How to Protect Your Business From Being Labeled a Hobby
If your business loses money for too many years in a row or even during the first year of operation, the IRS may claim the business is really a hobby and disallow your expenses.
In theory, the line between a business and a hobby is pretty straightforward – the purpose of a business is to make a profit, and the purpose of a hobby is enjoyment. However, in practice, the distinction can be a bit murky, and making a mistake can lead to disallowed deductions, penalties, and other issues.
Business losses can be valuable at tax time. They can reduce taxable income from other businesses and even from earned income to a certain extent. They can also roll to future years, helping to reduce your income during more profitable years. But if the IRS decides that your business is really just a hobby, they will disallow the losses.
This post outlines the IRS hobby-loss rules, safe harbor methods, the 2025 rules for claiming deductions against hobby income, and other critical points on the differences between hobbies and for-profit activities.

————

### Task 1
Repeat the entries exactly as they appear, from their first line through the line containing "left=191, top=453, right=1024, bottom=662".

————

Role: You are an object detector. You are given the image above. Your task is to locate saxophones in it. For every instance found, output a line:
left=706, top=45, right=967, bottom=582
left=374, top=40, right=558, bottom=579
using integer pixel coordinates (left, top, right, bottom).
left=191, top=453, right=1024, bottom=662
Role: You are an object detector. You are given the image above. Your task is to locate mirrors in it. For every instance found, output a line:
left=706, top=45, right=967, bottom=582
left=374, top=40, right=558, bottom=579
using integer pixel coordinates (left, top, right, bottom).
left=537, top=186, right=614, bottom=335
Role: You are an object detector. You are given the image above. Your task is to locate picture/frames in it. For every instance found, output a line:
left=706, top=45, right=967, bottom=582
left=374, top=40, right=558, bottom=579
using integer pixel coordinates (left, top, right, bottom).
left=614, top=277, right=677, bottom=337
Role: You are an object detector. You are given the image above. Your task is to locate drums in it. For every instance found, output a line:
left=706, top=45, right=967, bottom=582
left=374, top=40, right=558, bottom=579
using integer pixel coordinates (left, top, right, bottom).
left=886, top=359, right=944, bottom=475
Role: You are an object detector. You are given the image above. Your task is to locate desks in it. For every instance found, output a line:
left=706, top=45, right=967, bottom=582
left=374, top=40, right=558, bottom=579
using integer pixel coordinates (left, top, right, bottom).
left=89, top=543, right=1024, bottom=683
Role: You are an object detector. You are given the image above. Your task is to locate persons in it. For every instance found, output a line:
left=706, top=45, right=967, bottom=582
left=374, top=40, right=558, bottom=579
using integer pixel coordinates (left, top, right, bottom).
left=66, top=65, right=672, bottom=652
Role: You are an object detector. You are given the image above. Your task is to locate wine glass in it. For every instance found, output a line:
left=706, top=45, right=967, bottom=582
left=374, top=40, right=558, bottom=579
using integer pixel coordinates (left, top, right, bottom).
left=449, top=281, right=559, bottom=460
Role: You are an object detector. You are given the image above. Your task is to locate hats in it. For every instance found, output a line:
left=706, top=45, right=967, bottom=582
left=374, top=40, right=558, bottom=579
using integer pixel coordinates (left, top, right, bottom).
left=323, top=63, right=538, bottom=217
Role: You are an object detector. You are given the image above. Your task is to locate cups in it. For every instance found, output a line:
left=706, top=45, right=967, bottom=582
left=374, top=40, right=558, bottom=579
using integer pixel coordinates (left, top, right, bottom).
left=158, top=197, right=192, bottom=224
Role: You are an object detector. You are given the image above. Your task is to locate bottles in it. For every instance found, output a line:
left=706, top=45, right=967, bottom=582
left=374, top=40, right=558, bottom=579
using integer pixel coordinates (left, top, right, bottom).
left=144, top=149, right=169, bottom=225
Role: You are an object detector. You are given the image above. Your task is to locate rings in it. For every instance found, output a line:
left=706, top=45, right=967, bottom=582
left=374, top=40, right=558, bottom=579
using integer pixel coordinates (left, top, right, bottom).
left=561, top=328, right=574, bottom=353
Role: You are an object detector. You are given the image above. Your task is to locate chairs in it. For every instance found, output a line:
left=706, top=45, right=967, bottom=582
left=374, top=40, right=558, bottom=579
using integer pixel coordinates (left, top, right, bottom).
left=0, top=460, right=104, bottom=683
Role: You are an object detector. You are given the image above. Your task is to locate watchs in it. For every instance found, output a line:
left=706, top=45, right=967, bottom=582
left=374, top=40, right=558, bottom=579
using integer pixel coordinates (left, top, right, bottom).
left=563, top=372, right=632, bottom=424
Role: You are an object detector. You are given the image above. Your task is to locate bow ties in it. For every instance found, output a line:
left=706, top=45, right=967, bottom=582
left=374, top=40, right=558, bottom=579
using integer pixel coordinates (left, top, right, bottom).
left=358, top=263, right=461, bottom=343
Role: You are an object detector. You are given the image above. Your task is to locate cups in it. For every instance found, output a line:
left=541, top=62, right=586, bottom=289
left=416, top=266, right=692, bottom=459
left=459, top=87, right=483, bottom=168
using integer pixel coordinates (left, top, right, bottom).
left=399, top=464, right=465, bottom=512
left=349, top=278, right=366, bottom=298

————

### Task 2
Reproduce the passage of the hobby-loss article word for word, from "How to Protect" to "disallow the losses.".

### Output 1
Role: You are an object detector. You are given the image above. Your task is to locate saxophones in it. For every instance found, output a line:
left=706, top=45, right=967, bottom=582
left=374, top=40, right=558, bottom=579
using integer pixel coordinates (left, top, right, bottom).
left=191, top=453, right=1024, bottom=662

### Output 2
How to Protect Your Business From Being Labeled a Hobby
If your business loses money for too many years in a row or even during the first year of operation, the IRS may claim the business is really a hobby and disallow your expenses.
In theory, the line between a business and a hobby is pretty straightforward – the purpose of a business is to make a profit, and the purpose of a hobby is enjoyment. However, in practice, the distinction can be a bit murky, and making a mistake can lead to disallowed deductions, penalties, and other issues.
Business losses can be valuable at tax time. They can reduce taxable income from other businesses and even from earned income to a certain extent. They can also roll to future years, helping to reduce your income during more profitable years. But if the IRS decides that your business is really just a hobby, they will disallow the losses.